■ Written problem
Copy out the listing exactly.

■ Records shown
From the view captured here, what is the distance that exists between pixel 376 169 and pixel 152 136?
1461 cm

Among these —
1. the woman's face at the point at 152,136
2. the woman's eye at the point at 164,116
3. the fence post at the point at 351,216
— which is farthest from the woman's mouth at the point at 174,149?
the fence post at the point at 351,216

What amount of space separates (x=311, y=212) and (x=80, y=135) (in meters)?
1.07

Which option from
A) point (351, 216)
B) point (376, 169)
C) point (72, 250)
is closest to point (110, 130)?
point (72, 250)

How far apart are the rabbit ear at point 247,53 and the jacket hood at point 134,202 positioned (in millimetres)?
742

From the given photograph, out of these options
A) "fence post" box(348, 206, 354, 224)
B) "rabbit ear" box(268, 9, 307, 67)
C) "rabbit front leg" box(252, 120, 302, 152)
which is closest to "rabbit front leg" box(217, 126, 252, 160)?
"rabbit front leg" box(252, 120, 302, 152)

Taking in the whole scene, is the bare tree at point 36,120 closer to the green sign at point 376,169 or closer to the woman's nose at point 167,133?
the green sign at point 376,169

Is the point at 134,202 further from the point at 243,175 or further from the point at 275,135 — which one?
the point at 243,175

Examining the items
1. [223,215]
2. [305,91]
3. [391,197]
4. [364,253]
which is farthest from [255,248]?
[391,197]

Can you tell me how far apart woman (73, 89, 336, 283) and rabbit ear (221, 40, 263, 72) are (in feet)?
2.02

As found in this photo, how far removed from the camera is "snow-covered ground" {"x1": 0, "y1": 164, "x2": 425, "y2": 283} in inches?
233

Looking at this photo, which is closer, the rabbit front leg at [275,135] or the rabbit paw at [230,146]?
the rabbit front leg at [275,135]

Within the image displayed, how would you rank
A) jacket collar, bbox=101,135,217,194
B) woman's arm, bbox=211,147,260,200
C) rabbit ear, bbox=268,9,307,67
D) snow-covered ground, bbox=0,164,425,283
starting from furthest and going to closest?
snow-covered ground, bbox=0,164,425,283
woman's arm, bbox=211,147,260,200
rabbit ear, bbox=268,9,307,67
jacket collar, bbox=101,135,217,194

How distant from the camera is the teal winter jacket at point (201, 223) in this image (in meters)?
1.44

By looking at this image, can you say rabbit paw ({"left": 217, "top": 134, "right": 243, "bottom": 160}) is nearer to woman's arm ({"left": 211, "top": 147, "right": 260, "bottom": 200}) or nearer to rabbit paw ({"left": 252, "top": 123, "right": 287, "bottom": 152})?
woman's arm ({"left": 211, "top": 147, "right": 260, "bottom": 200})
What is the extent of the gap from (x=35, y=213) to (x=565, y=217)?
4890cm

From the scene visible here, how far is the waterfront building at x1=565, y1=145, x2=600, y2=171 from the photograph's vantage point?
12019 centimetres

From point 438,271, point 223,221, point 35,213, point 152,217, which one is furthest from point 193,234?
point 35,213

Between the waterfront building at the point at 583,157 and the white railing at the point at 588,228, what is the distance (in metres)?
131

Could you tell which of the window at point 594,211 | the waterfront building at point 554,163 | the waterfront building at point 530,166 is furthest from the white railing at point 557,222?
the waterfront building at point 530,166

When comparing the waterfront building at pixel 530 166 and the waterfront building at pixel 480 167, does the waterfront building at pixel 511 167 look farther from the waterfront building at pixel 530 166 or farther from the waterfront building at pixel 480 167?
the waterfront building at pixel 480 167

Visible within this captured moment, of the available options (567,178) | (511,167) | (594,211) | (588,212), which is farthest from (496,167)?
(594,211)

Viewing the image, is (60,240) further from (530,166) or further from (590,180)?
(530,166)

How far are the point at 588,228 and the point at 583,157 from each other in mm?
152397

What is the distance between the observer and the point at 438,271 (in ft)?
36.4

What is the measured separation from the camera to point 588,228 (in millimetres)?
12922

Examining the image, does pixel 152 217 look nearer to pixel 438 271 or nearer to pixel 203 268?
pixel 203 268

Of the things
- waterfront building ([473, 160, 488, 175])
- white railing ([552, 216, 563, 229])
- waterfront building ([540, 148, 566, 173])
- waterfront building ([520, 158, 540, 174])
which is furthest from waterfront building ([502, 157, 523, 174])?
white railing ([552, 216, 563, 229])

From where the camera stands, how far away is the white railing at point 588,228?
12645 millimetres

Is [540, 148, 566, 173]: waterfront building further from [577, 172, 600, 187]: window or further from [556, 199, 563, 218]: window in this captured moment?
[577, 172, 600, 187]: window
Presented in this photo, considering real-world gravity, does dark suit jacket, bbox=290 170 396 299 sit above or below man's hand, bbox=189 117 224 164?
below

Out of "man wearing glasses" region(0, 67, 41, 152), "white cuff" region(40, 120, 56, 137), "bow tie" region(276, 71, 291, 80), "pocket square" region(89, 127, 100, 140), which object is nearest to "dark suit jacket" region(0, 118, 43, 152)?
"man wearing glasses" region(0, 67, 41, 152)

■ Solved problem
From the view captured here, what is the distance that exists between pixel 376 169 and pixel 152 136?
1461 cm

Among these —
1. the woman's face at the point at 152,136
2. the woman's eye at the point at 164,116
3. the fence post at the point at 351,216
— which is farthest from the woman's mouth at the point at 174,149?
the fence post at the point at 351,216

What amount of space separates (x=311, y=212) and (x=80, y=135) (in meters)?
1.07

Which option from
A) point (351, 216)
B) point (376, 169)
C) point (72, 250)
is closest to point (110, 130)?
point (72, 250)

How far apart are the rabbit ear at point 247,53 and the jacket hood at point 134,202 positioned (in millimetres)?
742

From the given photograph, out of these options
A) "fence post" box(348, 206, 354, 224)
B) "rabbit ear" box(268, 9, 307, 67)
C) "rabbit front leg" box(252, 120, 302, 152)
which is closest to "rabbit front leg" box(217, 126, 252, 160)?
"rabbit front leg" box(252, 120, 302, 152)

Taking in the whole scene, is the bare tree at point 36,120 closer to the green sign at point 376,169 or closer to the woman's nose at point 167,133?
the green sign at point 376,169

Is the point at 134,202 further from the point at 243,175 or further from the point at 275,135 — which one?
the point at 243,175

Examining the items
1. [223,215]
2. [305,91]
3. [391,197]
4. [364,253]
which is farthest from [255,248]?
[391,197]

Can you tell me how far apart woman (73, 89, 336, 283) and rabbit ear (221, 40, 263, 72) are (in feet)?
2.02

As found in this photo, how far removed from the camera is "snow-covered ground" {"x1": 0, "y1": 164, "x2": 425, "y2": 283} in inches?
233

Looking at this photo, which is closer, the rabbit front leg at [275,135] or the rabbit paw at [230,146]?
the rabbit front leg at [275,135]

Within the image displayed, how would you rank
A) jacket collar, bbox=101,135,217,194
B) woman's arm, bbox=211,147,260,200
C) rabbit ear, bbox=268,9,307,67
D) snow-covered ground, bbox=0,164,425,283
starting from furthest and going to closest?
snow-covered ground, bbox=0,164,425,283
woman's arm, bbox=211,147,260,200
rabbit ear, bbox=268,9,307,67
jacket collar, bbox=101,135,217,194

How distant from the camera is the teal winter jacket at point (201, 223) in this image (in meters)?
1.44

By looking at this image, can you say rabbit paw ({"left": 217, "top": 134, "right": 243, "bottom": 160}) is nearer to woman's arm ({"left": 211, "top": 147, "right": 260, "bottom": 200}) or nearer to rabbit paw ({"left": 252, "top": 123, "right": 287, "bottom": 152})?
woman's arm ({"left": 211, "top": 147, "right": 260, "bottom": 200})
What is the extent of the gap from (x=35, y=213) to (x=565, y=217)?
4890cm

From the scene visible here, how far is the waterfront building at x1=565, y1=145, x2=600, y2=171 from the photograph's vantage point?
12019 centimetres

From point 438,271, point 223,221, point 35,213, point 152,217, which one is furthest from point 193,234?
point 35,213

Between the waterfront building at the point at 583,157 and the white railing at the point at 588,228, what is the distance (in metres)?
131

Could you tell which of the window at point 594,211 | the waterfront building at point 554,163 | the waterfront building at point 530,166 is furthest from the white railing at point 557,222?
the waterfront building at point 530,166

When comparing the waterfront building at pixel 530 166 and the waterfront building at pixel 480 167, does the waterfront building at pixel 511 167 look farther from the waterfront building at pixel 530 166 or farther from the waterfront building at pixel 480 167?
the waterfront building at pixel 480 167

Visible within this captured moment, of the available options (567,178) | (511,167) | (594,211) | (588,212), which is farthest from (496,167)?
(594,211)

Viewing the image, is (60,240) further from (530,166) or further from (590,180)?
(530,166)

How far are the point at 588,228 and the point at 583,157 from each other in mm?
152397

What is the distance between the observer and the point at 438,271 (in ft)?
36.4

What is the measured separation from the camera to point 588,228 (in millimetres)?
12922

Examining the image, does pixel 152 217 look nearer to pixel 438 271 or nearer to pixel 203 268?
pixel 203 268

Of the things
- waterfront building ([473, 160, 488, 175])
- white railing ([552, 216, 563, 229])
- waterfront building ([540, 148, 566, 173])
- waterfront building ([520, 158, 540, 174])
which is furthest from waterfront building ([502, 157, 523, 174])?
white railing ([552, 216, 563, 229])

From where the camera stands, how far away is the white railing at point 588,228?
12645 millimetres

Is [540, 148, 566, 173]: waterfront building further from [577, 172, 600, 187]: window or further from [556, 199, 563, 218]: window in this captured moment?
[577, 172, 600, 187]: window
Presented in this photo, considering real-world gravity, does dark suit jacket, bbox=290 170 396 299 sit above or below man's hand, bbox=189 117 224 164?
below

Out of "man wearing glasses" region(0, 67, 41, 152), "white cuff" region(40, 120, 56, 137), "bow tie" region(276, 71, 291, 80), "pocket square" region(89, 127, 100, 140), which object is nearest to "dark suit jacket" region(0, 118, 43, 152)?
"man wearing glasses" region(0, 67, 41, 152)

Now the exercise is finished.